Pengertian Disiplin Positif
Lilik Subekti menyampaikan, disiplin menurut Kamus Besar Bahasa Indonesia (KBBI) adalah ketaatan (kepatuhan) kepada peraturan (tata tertib dan sebagainya). Ia mengatakan, mendisiplinkan berarti membuat berdisiplin, mengusahakan supaya menaati (mematuhi) tata tertib.
“Biasanya yang dilakukan Bapak/Ibu terhadap anak yang melanggar tata tertib atau kedisiplinan yaitu memarahi, membentak, menghukum, memberi sangsi,” ujarnya.
Menurut Jane Nelsen, lanjut Lilik, sejumlah riset menunjukkan hukuman dalam pendidikan bukan saja tidak berhasil mendisiplinkan siswa, tetapi juga menyisakan empat efek buruk yang disebut 4R.
Pertama, kebencian (resentment): “Ini nggak adil, saya benci ustadz!”. Kedua, pemberontakan (rebelion): “Saya akan melakukan yang sebaliknya, saya akan buktikan bahwa cara saya lebih benar daripada cara mereka!”.
Ketiga, balas dendam (revenge): “Ok, sekarang mereka menang, tapi lihat nanti pembalasanku!”. Keempat, reatreat (mundur), ada dua sikap, yaitu sembunyi-sembunyi: “Lain kali saya nggak akan ketahuan”; dan menghukum diri: “Saya memang nakal, saya memang nggak berguna!”.
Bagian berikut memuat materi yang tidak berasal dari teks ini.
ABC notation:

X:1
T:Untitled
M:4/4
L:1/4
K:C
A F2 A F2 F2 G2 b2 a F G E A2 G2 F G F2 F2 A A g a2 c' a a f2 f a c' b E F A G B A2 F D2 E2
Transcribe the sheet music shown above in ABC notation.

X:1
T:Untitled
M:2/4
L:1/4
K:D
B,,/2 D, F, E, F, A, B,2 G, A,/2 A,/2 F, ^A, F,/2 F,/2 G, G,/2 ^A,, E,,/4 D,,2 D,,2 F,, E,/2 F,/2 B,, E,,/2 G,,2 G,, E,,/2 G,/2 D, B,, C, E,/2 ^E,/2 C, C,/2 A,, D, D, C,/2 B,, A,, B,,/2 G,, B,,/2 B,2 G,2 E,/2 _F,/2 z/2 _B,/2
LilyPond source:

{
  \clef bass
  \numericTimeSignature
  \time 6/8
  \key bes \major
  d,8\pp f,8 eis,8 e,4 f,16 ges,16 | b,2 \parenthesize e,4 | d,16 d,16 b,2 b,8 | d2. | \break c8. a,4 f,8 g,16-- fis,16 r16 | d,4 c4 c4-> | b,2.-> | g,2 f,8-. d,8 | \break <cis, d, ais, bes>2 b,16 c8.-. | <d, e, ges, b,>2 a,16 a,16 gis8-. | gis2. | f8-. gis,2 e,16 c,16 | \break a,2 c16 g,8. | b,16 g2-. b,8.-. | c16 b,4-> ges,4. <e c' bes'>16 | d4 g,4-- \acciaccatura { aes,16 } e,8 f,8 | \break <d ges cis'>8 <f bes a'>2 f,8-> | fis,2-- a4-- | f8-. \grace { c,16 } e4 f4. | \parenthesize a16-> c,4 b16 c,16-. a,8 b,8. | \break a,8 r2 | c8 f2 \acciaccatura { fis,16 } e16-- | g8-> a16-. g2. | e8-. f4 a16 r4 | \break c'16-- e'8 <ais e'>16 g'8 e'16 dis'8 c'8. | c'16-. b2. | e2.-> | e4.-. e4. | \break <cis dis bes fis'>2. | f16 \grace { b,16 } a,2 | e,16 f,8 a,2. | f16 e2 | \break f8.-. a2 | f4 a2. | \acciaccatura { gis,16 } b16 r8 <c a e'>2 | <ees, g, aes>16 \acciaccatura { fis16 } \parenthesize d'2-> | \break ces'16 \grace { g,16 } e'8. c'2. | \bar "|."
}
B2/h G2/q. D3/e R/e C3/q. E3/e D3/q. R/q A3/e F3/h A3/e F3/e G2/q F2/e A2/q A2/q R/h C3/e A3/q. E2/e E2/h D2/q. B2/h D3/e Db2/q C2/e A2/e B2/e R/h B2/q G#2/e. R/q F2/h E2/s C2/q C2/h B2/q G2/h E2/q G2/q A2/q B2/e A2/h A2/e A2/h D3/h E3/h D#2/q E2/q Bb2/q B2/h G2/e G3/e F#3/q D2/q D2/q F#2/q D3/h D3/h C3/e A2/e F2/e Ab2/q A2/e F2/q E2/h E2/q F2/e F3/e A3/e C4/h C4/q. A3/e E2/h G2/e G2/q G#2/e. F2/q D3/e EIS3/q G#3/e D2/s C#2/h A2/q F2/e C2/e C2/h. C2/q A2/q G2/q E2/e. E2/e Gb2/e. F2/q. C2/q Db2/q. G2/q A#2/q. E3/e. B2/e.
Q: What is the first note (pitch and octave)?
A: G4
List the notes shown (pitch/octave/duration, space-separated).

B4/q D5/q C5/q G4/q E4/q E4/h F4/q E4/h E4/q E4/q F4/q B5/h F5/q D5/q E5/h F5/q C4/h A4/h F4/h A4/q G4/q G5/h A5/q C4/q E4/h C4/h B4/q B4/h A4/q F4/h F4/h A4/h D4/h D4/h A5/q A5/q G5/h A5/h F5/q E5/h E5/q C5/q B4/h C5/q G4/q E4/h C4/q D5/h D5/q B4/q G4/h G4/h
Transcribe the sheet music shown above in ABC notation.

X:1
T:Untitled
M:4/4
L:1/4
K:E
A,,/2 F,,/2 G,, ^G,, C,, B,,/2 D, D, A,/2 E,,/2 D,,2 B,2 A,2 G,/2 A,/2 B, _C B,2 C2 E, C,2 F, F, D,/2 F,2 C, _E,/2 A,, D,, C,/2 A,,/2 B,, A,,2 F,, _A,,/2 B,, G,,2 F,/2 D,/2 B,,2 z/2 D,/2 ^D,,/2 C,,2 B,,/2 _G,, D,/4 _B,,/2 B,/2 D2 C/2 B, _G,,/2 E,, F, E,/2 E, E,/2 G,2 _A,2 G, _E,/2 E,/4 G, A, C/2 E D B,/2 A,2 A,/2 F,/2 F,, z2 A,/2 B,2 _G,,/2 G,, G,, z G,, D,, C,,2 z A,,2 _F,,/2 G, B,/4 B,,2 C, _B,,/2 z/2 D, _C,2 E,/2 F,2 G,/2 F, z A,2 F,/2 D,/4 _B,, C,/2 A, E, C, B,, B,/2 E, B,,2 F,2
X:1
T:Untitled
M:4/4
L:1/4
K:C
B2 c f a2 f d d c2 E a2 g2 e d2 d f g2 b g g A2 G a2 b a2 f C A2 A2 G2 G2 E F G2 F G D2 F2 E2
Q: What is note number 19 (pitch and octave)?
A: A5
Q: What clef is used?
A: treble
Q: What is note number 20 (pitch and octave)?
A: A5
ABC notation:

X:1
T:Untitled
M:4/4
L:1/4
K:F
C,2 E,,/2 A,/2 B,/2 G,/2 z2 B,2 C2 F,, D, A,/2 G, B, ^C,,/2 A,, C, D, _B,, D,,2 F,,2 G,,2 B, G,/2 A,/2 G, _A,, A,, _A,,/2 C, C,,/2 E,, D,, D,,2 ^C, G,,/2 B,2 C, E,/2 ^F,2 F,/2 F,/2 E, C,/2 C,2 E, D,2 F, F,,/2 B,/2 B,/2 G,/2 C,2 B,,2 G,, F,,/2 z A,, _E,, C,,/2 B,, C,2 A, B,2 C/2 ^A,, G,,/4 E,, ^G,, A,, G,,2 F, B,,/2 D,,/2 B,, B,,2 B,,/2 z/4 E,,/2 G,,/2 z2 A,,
Integrasi Disiplin Positif
Lilik juga menjelaskan cara mengintegrasikan disiplin positif dalam proses belajar di pesantren. “Jadikanlah proses mengajar dan membimbing santri di pesantren sebagai proses seni fasilitasi yang memampukan santri,” ujarnya.
Selain itu, lanjutnya, mengembangkan proses membangun kesepakatan bersama sebagai norma berperilaku di kelas, di kamar, di area pesantren, serta refleksi pelaksanaan kesepakatan itu secara berkala. Kembangkan metode kolaboratif dari pada kompetisi.
“Bisa juga mengembangkan media pertemuan kelas secara berkala untuk membangun pemikiran dan perilaku positif. Serta memberikan kesempatan pada santri mengambil tanggung jawab,” tambahnya.
Terkait langkah penerapan disiplin positif di pesantren, Lilik mengatakan pentingnya penguatan komitmen bersama/dialogkan bersama dengan warga pesantren tentang pengenalan disiplin positif (sosialisasi/ rembug pesantren).
“Review aturan atau tata tertib pesantren, kembangkan mekanisme partisipatif bila ada yang harus direvisi dari aturan/tata tertib pesantren,” ujarnya.
Selain itu, lanjutnya, penting juga mengembangkan mekanisme teknis berkaitan dengan penanganan santri berperilaku tidak tepat di pesantren dalam bentuk pendampingan dan konseling. “Efektifkan media kreativitas anak yang membangun pemikiran dan perilaku positif,” tegasnya.